Caption-style text data:
***

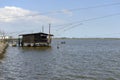 Lagoon water and stilt fishing hut, Comacchio, Italy Royalty Free Stock Photo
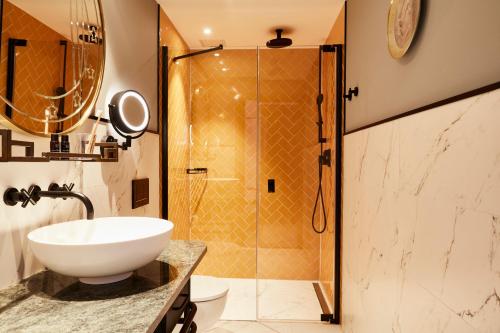 een badkamer met een wastafel en een douche bij Hotel Indigo The Hague - Palace Noordeinde, an IHG Hotel in Den Haag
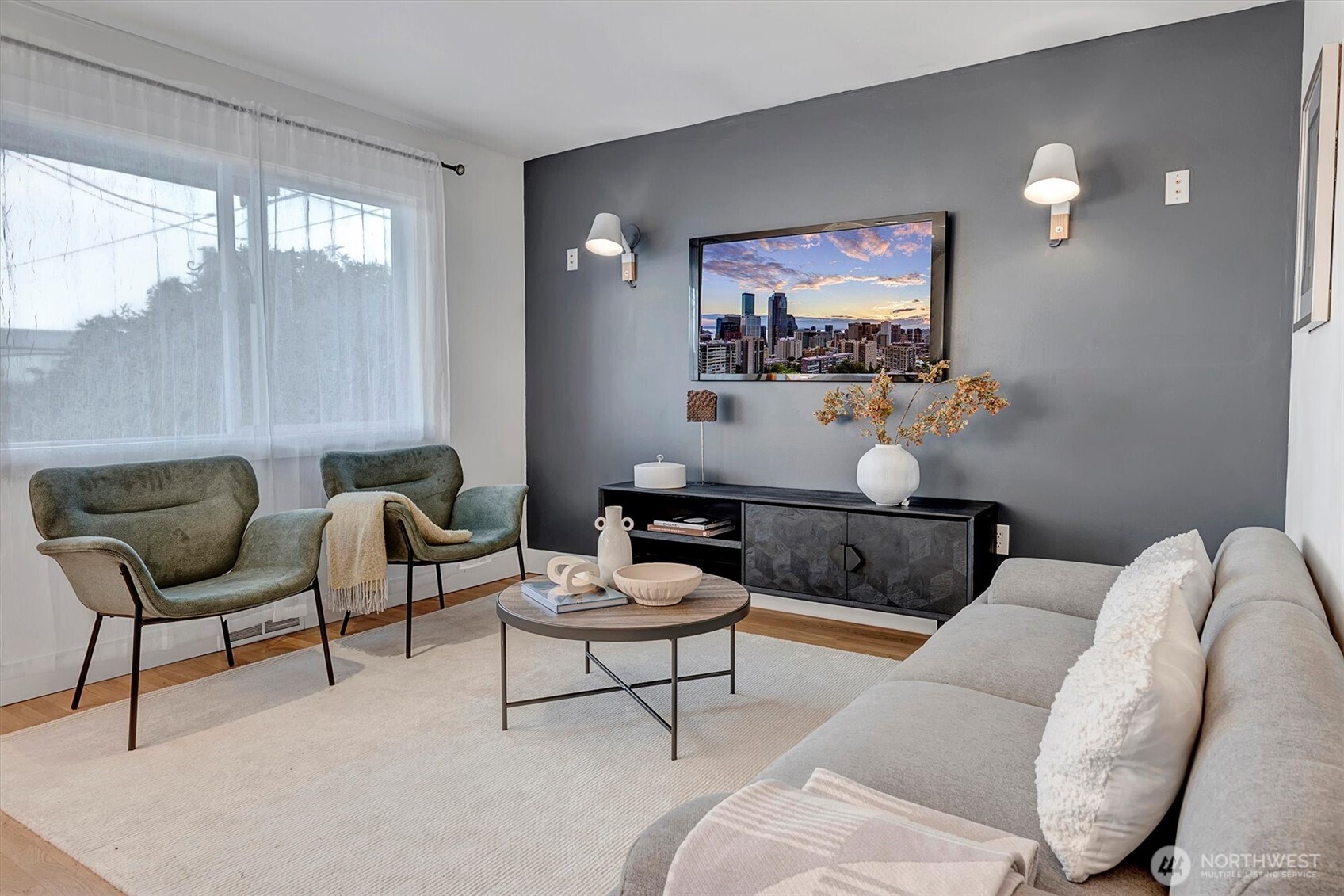 1112 North 80th Street Seattle, WA 98103 - Photo 4 of 29 a living room with furniture and a potted plant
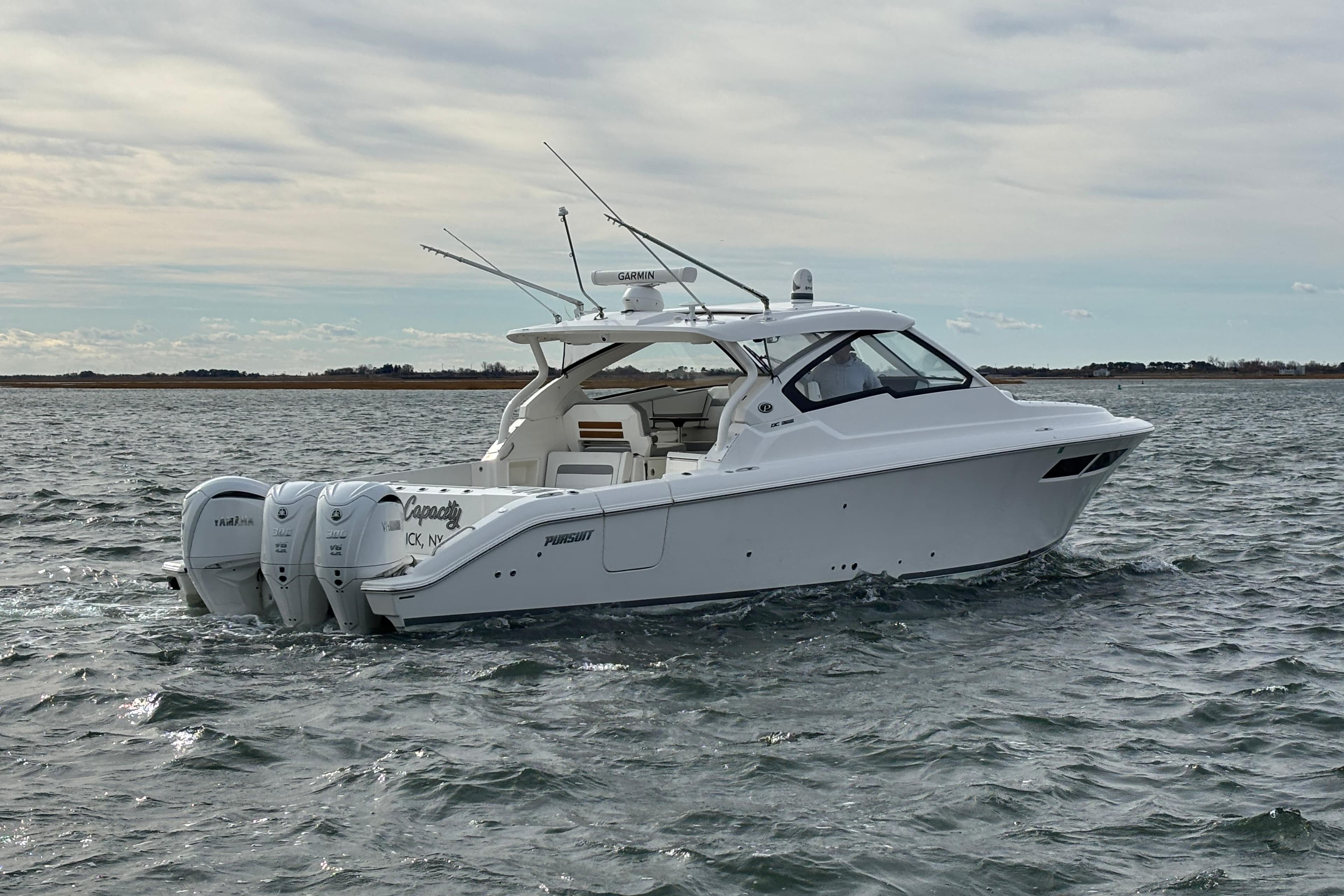 2022 Pursuit DC 365 Dual Console boat cruising on open water.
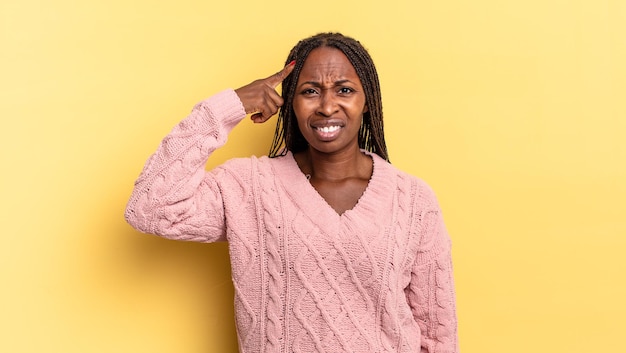 Bella donna afro nera che si sente confusa e perplessa, mostrando che sei pazzo, pazzo o fuori di testa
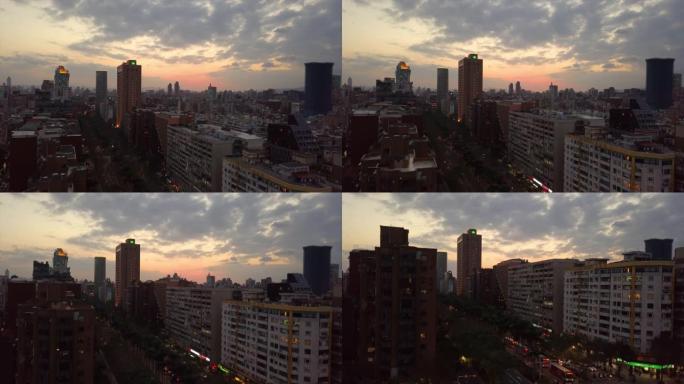 台湾日落天空之夜照明台北城市景观高空中全景4k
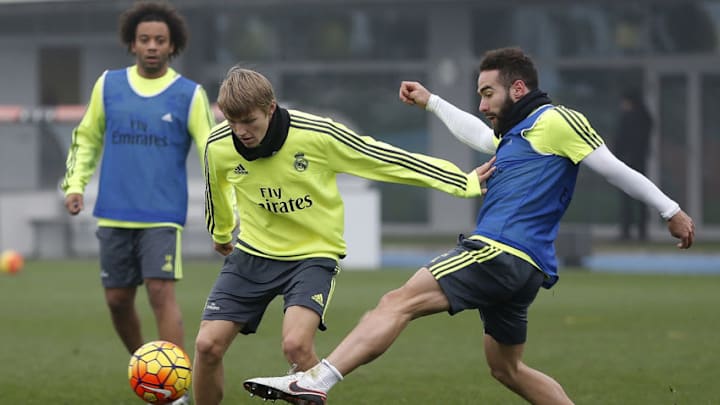 MADRID, SPAIN - DECEMBER 29: Martin Odegaard (L) and Daniel Carvajal of Real Madrid in action during a training session at Valdebebas training ground on December 29, 2015 in Madrid, Spain. (Photo by Angel Martinez/Real Madrid via Getty Images)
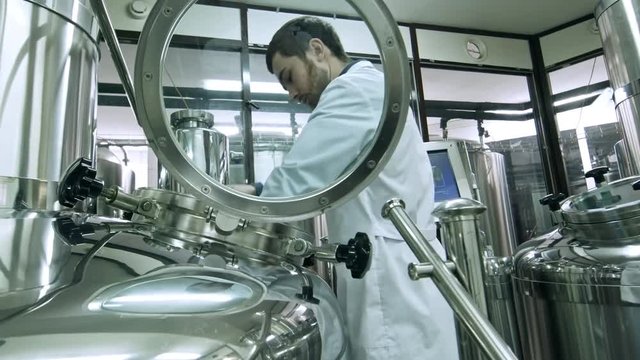 Professional worker in lab coat using steel tool for stirring beer in tun during brewing process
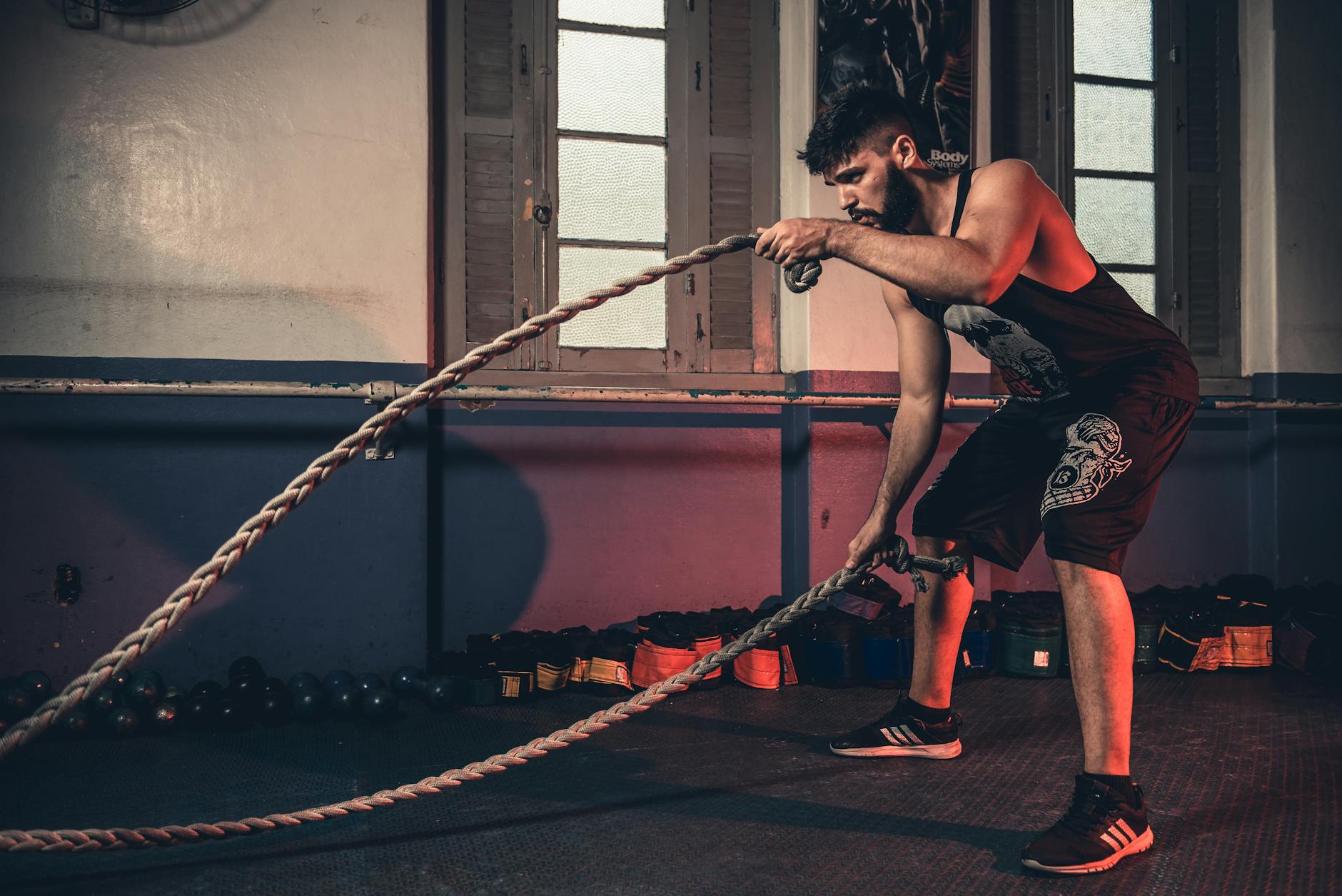 Man performing a challenging Crossfit rope exercise in an indoor gym setting. - best cardio exercises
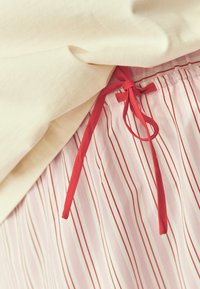 Gros plan d'un tissu rayé rose et blanc avec un cordon rouge noué en nœud sous un vêtement beige.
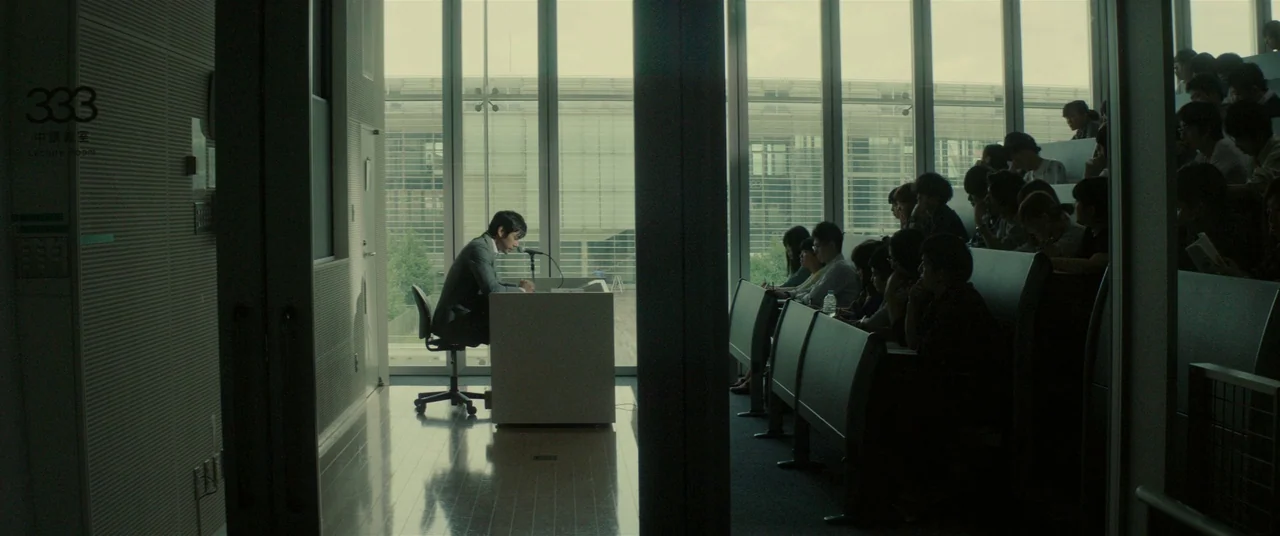 Creepy (2016) movie still: wide — A modern university lecture room with floor-to-ceiling windows overlooking an outdoor area. A male professor sits…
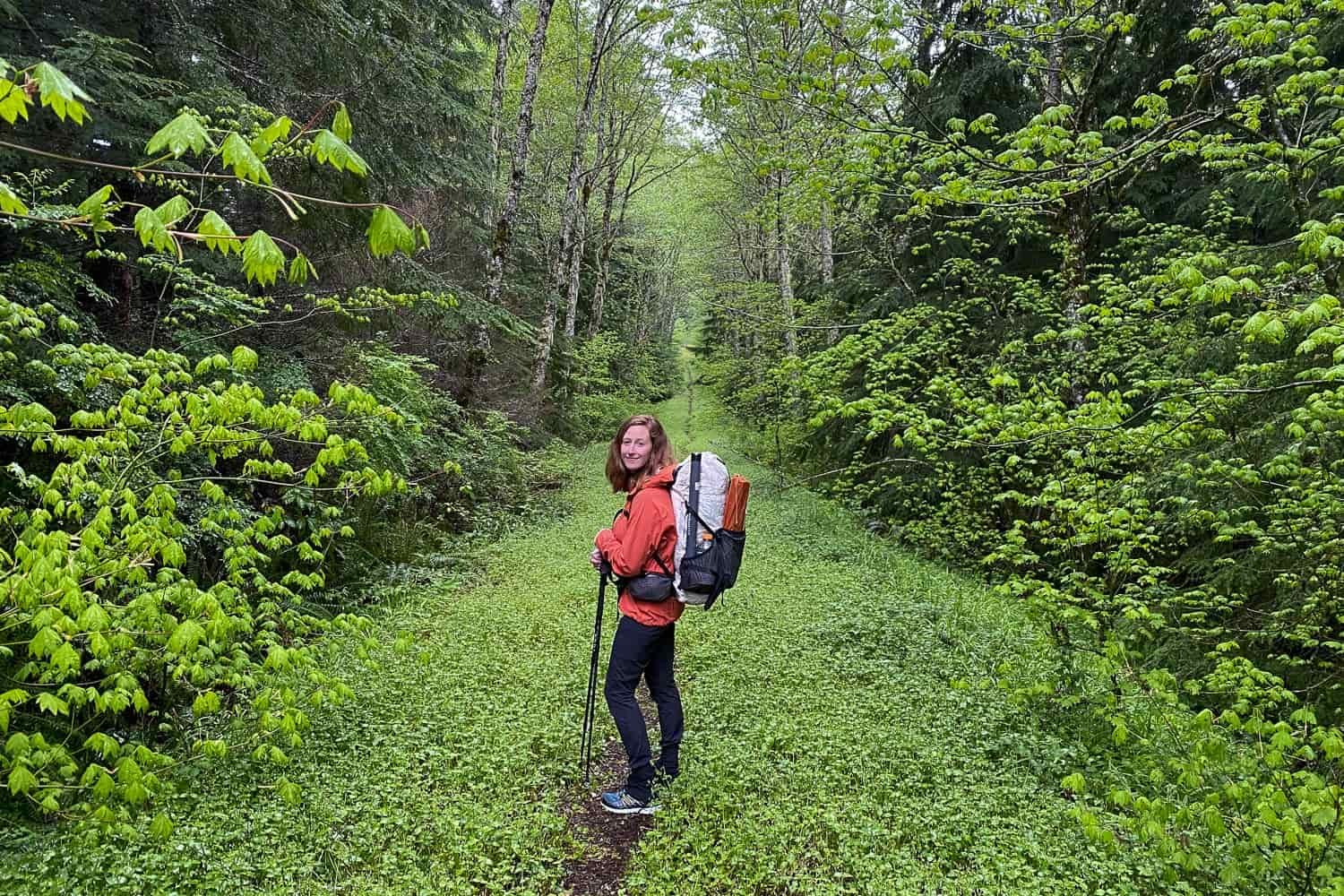 a women stands in the middle of a foliage heavy forest and looks at the camera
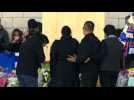 Family of Leicester's Thai boss lays flower at the stadium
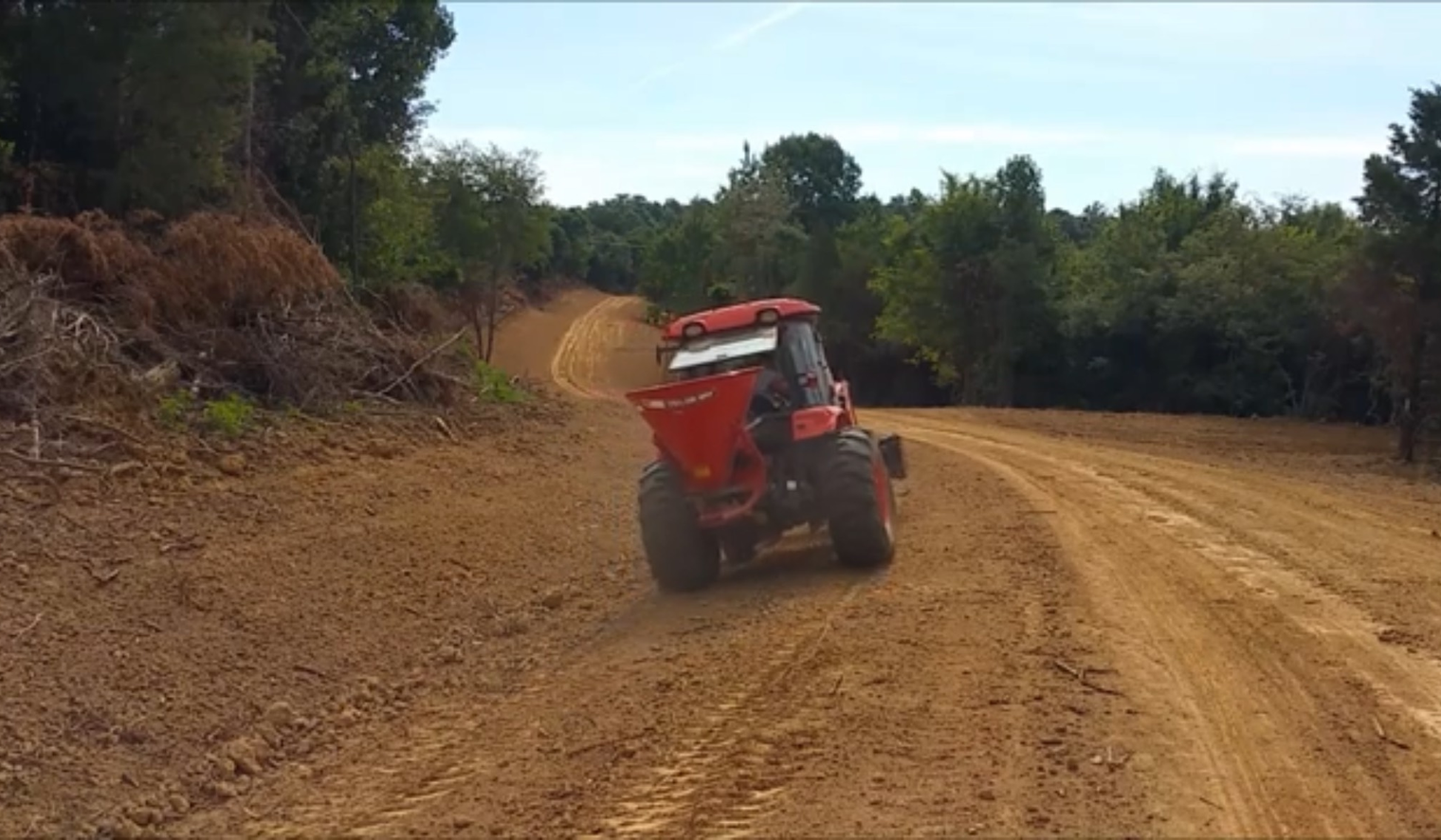 Person riding a small tractor plowing a field on a sunny, rolling hillside.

***

=== DIRECTIONS FOR THIS TASK ===
Retype the lines starting with the one that holds "台湾日落天空之夜照明台北城市景观高空中全景4k" and ending with the last line of the data above, both included; skip the pictures.

=== RESULT BELOW ===
 台湾日落天空之夜照明台北城市景观高空中全景4k
 MADRID, SPAIN - DECEMBER 29: Martin Odegaard (L) and Daniel Carvajal of Real Madrid in action during a training session at Valdebebas training ground on December 29, 2015 in Madrid, Spain. (Photo by Angel Martinez/Real Madrid via Getty Images)
 Professional worker in lab coat using steel tool for stirring beer in tun during brewing process
 Man performing a challenging Crossfit rope exercise in an indoor gym setting. - best cardio exercises
 Gros plan d'un tissu rayé rose et blanc avec un cordon rouge noué en nœud sous un vêtement beige.
 Creepy (2016) movie still: wide — A modern university lecture room with floor-to-ceiling windows overlooking an outdoor area. A male professor sits…
 a women stands in the middle of a foliage heavy forest and looks at the camera
 Family of Leicester's Thai boss lays flower at the stadium
 Person riding a small tractor plowing a field on a sunny, rolling hillside.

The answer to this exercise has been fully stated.